Chapter 2
CHAPTER 2
One night on-call.
They watched an old TV-movie from the 80s when nuclear war was a big topic. The movie centered on what happens in this little California town after a nuclear attack. By the end, everyone is dead from radiation poisoning except for the mom, played by Jane Alexander, and one of her kids, Brad, and this mentally disabled boy, Hiroshi, they take in after his dad dies.
The scenario is bleak. There really is no hope. Brad’s dad isn’t coming back; his sister dies; his friends die. Over time, the town’s population spirals into the terminal dwindles. After she coughs up blood, Jane Alexander has Brad and Hiroshi pile into the family car in a closed garage and turns on the engine. (Not an original way to go out in that scenario: Fred Astaire did the same thing in On the Beach .) Only Alexander can’t go through with it .
Instead, they just go on living. Day after day, waiting for the end. They celebrate Brad’s birthday with a candle stuck on a graham cracker. When Brad says he doesn’t know what to wish for, Jane Alexander says they should remember everything, the good and the awful—and then she blows out the candle. And that’s when the movie ends.
When the movie was done, they were both quiet for a long time afterward. Then Roni, smearing tears from her cheeks, said, Would you have done that? Would you have kept going until the end?
He hadn’t answered right off the bat. Her question was valid. Honestly, what would it be like to know you were going to die and there was nothing you could do? All of a sudden, Death wasn’t a foggy something way in the future. You and Death were on a collision course, and Death wasn’t going to swerve at the last second.
He also didn’t reveal that he had watched that movie at least five or six times. He never understood why until Stan suggested that, maybe, what happened in the movie was a parallel to John’s past: No matter how many times you go back over it in your head, son, there’s nothing different you could have done. You got to just keep on keeping on. John often wondered if all federal marshals doubled as psychiatrists.
Anyway, back then with Roni, he’d turned the question around. This was something at which he excelled, this art of deflection and evasion. After all, he’d been doing it for almost fifteen years by then .
What would you have done? he’d asked. Killed yourself or kept on?
He never did find out.
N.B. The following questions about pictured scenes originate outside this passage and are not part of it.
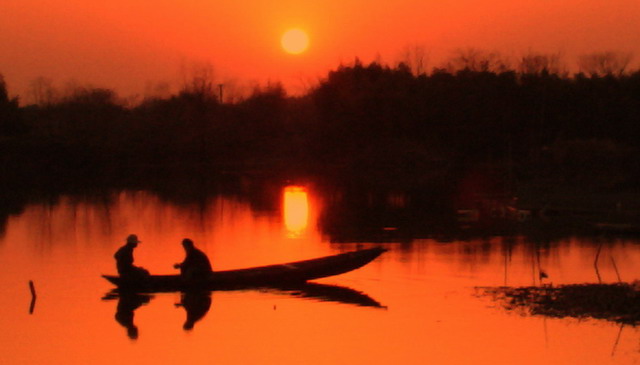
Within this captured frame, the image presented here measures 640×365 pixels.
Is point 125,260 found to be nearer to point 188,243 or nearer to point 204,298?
point 188,243

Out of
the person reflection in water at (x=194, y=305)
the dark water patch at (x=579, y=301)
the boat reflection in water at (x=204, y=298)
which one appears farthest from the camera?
the boat reflection in water at (x=204, y=298)

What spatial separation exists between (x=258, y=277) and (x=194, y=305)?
168 centimetres

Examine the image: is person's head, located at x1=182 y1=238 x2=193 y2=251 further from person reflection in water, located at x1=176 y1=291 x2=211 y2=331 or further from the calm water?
the calm water

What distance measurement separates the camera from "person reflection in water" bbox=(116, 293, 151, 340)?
18188mm

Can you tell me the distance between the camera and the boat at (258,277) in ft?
68.1

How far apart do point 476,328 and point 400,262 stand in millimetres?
8719

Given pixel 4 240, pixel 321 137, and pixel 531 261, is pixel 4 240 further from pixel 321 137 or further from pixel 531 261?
pixel 321 137

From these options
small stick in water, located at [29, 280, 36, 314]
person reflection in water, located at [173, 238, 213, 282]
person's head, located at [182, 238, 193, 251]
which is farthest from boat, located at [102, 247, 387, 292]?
small stick in water, located at [29, 280, 36, 314]

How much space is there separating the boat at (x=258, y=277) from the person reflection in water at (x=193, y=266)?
0.28 ft

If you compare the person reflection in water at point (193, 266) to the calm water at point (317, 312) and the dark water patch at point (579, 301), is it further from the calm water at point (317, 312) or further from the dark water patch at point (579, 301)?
the dark water patch at point (579, 301)

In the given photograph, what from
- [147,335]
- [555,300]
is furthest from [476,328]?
[147,335]

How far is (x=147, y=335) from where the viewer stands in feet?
57.8

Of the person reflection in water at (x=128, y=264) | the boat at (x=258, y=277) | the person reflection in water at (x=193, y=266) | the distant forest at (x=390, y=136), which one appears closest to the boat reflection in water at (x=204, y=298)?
the boat at (x=258, y=277)

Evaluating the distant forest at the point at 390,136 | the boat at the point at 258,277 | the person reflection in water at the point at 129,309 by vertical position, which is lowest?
the person reflection in water at the point at 129,309
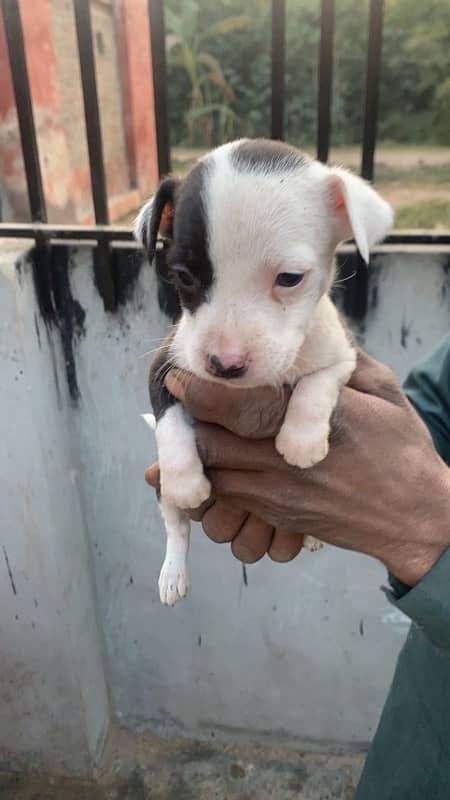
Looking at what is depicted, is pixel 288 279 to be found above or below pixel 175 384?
above

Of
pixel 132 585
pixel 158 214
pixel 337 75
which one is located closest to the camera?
pixel 158 214

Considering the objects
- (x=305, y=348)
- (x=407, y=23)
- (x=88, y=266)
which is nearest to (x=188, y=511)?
(x=305, y=348)

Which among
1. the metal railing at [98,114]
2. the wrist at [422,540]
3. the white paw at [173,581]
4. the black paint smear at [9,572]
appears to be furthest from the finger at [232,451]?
the black paint smear at [9,572]

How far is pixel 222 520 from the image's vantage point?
1413 millimetres

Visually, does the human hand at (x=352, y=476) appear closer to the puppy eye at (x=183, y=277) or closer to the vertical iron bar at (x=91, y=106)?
the puppy eye at (x=183, y=277)

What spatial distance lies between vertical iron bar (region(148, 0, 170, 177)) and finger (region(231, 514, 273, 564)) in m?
0.96

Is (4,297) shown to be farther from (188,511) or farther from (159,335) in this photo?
(188,511)

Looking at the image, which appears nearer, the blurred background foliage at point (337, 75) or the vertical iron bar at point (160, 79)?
the vertical iron bar at point (160, 79)

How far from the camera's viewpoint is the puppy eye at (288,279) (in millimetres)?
1106

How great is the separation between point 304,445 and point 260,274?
0.93 ft

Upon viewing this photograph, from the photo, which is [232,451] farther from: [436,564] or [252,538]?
[436,564]

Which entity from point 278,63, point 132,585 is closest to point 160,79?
point 278,63

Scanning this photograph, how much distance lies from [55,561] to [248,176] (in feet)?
4.82

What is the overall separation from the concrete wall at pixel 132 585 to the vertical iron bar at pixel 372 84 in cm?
27
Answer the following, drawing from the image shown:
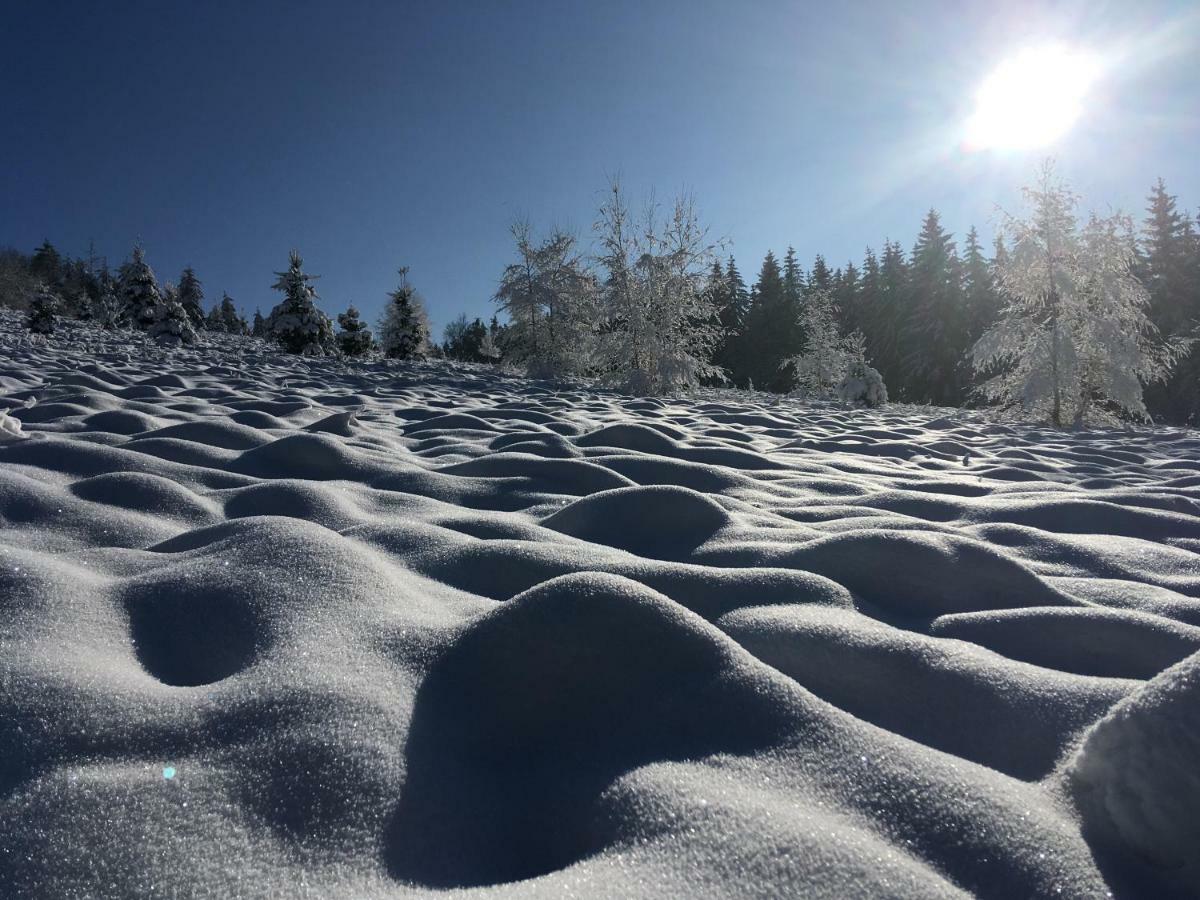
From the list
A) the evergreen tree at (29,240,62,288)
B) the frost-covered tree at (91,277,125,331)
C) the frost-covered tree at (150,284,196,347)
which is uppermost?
the evergreen tree at (29,240,62,288)

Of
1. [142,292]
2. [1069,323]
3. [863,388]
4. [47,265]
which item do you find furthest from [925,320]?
[47,265]

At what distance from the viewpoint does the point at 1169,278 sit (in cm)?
2316

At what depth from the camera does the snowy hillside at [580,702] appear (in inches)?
24.1

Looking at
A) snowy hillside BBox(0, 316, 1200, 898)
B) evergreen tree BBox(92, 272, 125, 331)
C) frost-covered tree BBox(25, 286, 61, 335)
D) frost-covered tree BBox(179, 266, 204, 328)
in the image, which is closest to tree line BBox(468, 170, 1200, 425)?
snowy hillside BBox(0, 316, 1200, 898)

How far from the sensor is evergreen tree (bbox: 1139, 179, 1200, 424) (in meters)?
21.0

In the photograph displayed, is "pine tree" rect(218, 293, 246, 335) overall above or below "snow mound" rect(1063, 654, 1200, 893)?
above

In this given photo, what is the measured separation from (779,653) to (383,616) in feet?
2.26

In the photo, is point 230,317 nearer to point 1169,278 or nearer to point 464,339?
point 464,339

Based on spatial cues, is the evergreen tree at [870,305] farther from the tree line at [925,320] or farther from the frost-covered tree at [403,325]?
the frost-covered tree at [403,325]

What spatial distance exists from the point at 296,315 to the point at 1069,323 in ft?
75.8

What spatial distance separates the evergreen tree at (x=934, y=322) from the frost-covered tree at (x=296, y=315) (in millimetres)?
26308

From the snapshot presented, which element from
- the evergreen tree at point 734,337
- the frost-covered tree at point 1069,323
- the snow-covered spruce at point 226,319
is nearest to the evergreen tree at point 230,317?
the snow-covered spruce at point 226,319

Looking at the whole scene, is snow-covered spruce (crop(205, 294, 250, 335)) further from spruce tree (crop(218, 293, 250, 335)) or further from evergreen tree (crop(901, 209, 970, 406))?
evergreen tree (crop(901, 209, 970, 406))

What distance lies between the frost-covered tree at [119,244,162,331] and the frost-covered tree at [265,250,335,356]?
433 centimetres
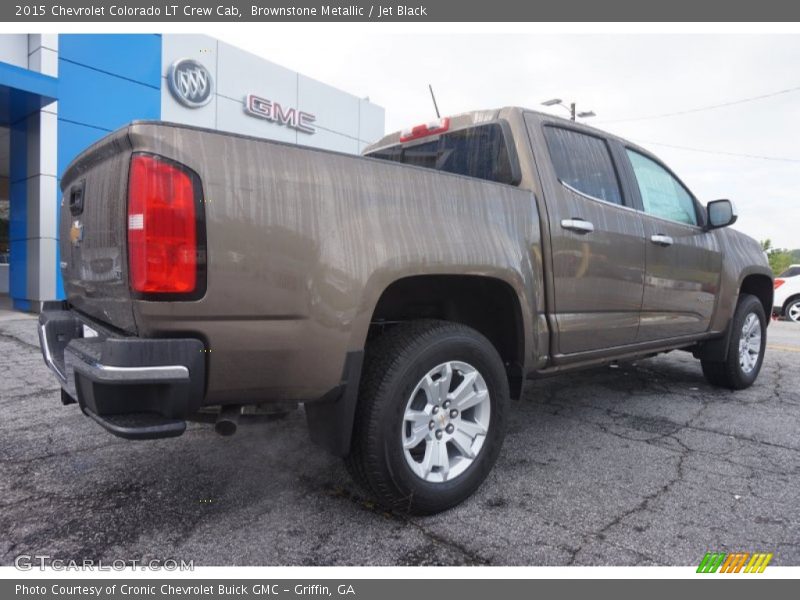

Oh, she was going to answer, had actually started to say something—but then they were both paged to the ER and just never got around to finishing up that conversation.
In a way, wasn’t the situation now the same? He wasn’t going to die, but there was no escaping reality. It was like what Elliot says when a friend wonders why E.T.’s people can’t just beam him up to the mother ship: “This is reality, Greg.”
Well, the reality here was very simple. Davila was done.
But the question: was he?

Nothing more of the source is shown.